The building with the four Roman arches beyond also dates from the early 1900s, and we’ve failed to identify the architect or developer. In the early 1920s it was owned by B. Holt Fur Company, who spent over $5,000 on repairs and alterations. In the 1910s P W Charleson carried out repairs to 641 and 657 Granville on several occasions, and ‘Charlson & Abbott’ to 665 Granville. (Percy Charleson also owned 800 Granville, two blocks to the south). Fraser Hardware also paid for alterations to 641 Granville in the mid 1910s, and were tenants here. Brown Bros appear to have owned the properties in the mid 1920s.
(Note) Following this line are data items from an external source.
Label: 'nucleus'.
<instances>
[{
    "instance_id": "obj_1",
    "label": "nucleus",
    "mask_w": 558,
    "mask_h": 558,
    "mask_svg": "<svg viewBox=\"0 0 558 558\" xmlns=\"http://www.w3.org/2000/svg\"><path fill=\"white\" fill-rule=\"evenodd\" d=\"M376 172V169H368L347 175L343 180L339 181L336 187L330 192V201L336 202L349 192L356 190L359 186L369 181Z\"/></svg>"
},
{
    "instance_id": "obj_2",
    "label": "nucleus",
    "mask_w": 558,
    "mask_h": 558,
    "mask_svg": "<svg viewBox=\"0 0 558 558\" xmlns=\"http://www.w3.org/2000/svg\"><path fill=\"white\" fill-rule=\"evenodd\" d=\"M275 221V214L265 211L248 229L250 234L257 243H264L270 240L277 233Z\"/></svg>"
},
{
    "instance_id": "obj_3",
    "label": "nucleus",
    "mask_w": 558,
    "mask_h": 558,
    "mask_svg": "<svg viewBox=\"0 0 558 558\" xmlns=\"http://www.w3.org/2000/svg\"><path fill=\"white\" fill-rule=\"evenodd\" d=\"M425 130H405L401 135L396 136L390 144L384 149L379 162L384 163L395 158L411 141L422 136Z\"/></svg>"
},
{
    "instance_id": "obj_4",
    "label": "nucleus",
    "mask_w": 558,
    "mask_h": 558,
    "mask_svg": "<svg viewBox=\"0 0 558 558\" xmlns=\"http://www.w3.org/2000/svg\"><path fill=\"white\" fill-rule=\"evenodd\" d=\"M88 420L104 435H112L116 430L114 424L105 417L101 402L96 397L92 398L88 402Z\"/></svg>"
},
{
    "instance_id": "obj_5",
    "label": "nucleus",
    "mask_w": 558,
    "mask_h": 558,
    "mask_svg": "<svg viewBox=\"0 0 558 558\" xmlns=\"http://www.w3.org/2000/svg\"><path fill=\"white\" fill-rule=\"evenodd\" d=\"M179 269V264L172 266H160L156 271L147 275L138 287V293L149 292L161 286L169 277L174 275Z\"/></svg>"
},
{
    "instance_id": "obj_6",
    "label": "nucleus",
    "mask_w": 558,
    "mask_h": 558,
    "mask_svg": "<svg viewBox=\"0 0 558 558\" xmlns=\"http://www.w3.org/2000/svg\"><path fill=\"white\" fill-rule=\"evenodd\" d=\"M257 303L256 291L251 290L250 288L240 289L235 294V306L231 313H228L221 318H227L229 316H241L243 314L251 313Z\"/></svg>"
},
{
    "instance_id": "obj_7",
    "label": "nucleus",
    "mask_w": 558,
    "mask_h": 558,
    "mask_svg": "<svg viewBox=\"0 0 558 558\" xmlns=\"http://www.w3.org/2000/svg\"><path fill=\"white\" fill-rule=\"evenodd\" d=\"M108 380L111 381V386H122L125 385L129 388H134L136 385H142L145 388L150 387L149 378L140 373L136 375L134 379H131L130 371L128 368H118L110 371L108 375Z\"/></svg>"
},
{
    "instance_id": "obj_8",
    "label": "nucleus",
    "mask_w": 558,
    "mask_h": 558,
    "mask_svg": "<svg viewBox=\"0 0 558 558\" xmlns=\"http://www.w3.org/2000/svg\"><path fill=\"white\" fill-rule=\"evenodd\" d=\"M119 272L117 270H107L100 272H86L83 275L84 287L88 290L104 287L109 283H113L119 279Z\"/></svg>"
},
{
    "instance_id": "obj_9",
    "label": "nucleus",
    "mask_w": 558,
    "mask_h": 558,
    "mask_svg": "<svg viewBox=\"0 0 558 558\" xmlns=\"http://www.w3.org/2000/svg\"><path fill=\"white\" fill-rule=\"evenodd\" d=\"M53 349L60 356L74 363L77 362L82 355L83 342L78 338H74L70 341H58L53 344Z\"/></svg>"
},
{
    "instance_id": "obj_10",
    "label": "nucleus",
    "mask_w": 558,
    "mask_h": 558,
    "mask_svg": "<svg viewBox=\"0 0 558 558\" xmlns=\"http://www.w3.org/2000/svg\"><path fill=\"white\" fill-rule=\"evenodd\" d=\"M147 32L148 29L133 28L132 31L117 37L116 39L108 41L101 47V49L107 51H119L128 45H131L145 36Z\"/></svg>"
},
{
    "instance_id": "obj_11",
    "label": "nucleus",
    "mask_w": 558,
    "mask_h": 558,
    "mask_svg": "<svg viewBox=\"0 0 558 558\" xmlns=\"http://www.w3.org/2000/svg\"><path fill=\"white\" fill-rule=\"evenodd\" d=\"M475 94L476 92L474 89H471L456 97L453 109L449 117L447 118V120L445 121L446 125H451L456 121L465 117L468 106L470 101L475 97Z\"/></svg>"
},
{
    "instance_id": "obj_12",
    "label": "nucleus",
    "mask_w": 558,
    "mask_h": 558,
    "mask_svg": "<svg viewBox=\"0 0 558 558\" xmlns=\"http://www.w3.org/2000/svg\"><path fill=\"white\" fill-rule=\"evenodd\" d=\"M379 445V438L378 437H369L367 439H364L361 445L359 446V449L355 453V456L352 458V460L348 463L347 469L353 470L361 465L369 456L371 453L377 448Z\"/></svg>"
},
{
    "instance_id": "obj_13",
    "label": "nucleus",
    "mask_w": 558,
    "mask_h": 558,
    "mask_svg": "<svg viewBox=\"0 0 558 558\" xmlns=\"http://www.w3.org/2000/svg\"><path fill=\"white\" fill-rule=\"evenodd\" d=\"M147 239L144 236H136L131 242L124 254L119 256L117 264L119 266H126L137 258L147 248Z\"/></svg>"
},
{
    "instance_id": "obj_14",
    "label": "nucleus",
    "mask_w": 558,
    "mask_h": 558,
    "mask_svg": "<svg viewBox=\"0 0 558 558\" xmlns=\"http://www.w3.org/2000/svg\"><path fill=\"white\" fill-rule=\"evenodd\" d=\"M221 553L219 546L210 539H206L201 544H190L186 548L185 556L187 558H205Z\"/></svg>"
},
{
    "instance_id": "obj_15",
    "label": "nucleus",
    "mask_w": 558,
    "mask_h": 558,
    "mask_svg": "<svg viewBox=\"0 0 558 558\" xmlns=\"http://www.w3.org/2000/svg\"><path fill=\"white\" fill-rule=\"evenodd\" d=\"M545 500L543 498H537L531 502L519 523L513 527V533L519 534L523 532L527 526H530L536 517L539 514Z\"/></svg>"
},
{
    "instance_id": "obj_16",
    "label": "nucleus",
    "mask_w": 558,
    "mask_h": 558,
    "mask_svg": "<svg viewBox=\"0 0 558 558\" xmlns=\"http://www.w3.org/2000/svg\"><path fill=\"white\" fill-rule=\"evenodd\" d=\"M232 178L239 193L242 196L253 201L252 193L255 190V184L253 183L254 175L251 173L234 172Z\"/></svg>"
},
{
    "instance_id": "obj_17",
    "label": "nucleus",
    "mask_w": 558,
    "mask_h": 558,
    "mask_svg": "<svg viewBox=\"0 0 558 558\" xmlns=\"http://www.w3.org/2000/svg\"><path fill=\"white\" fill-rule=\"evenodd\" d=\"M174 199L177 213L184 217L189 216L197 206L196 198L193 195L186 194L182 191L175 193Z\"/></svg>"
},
Down the street, the narrower four storey building was approved to be developed as an apartment building in 1912. Charles Williams of Acroyd & Gall claimed to be developer, architect and builder of the $29,000 project. This was one of very few building lots that had originally been developed before 1901 (when the only other building that had been developed was the 1888 office on the corner). Richards, Ackroyd and Gall were an Insurance, Finance and Real Estate agency and there was a civil engineer called Charles Williams who might have managed the development. It’s not clear if the project was for the company, or whether they were representing a client when they submitted the plans.
Next door, there’s a modest 2-storey building. It was developed in 1910 by W F Huntting, who hired Thomas Hooper to design the $13,000 investment. William Foster Huntting was the wealthy president of the Huntting-Merritt Lumber Company, and he had a Shaughnessy mansion built in 1912. He was born in Iowa in 1879, and was successful in business at a young age, founding his lumber company in 1902, the year he arrived in BC. He died in 1930.
There’s another small building to the north, designed by W T Dalton for Edward Bros, who spent $7,000, hiring E Cook to build it in 1902. Beyond that, (just before the cinema), is a building on two lots. It has a shallow bay window on the second floor, and was apparently called The Bower Block in 1907, when it was developed by G Bower, who hired Hooper and Watkins to design the $15,000 investment. George Bower built other Granville projects including a much larger investment on the next block to the north two years later, using the same architects.
Image source: Leonard Frank, Jewish Museum LF.00308
1036

This building on the corner of Main and East 8th Avenue has been around for over a century. Today it’s home to the Goh Ballet, but when it was built in 1912 at a cost of $42,000 it was a branch of the Royal Bank, designed by Thomas Hooper. The bank operation here lasted for decades, but closed by the 1970s. It’s seen here in 1976. The Goh Ballet moved into the building in 1985.
The Neoclassical design was constructed in glazed terra cotta which was manufactured and numbered offsite and then assembled onsite. Hooper designed another similar branch for the Royal Bank in the same year. That almost identical design was built on Granville Street in Fairview, although the bank operations moved to a different building in the 1950s.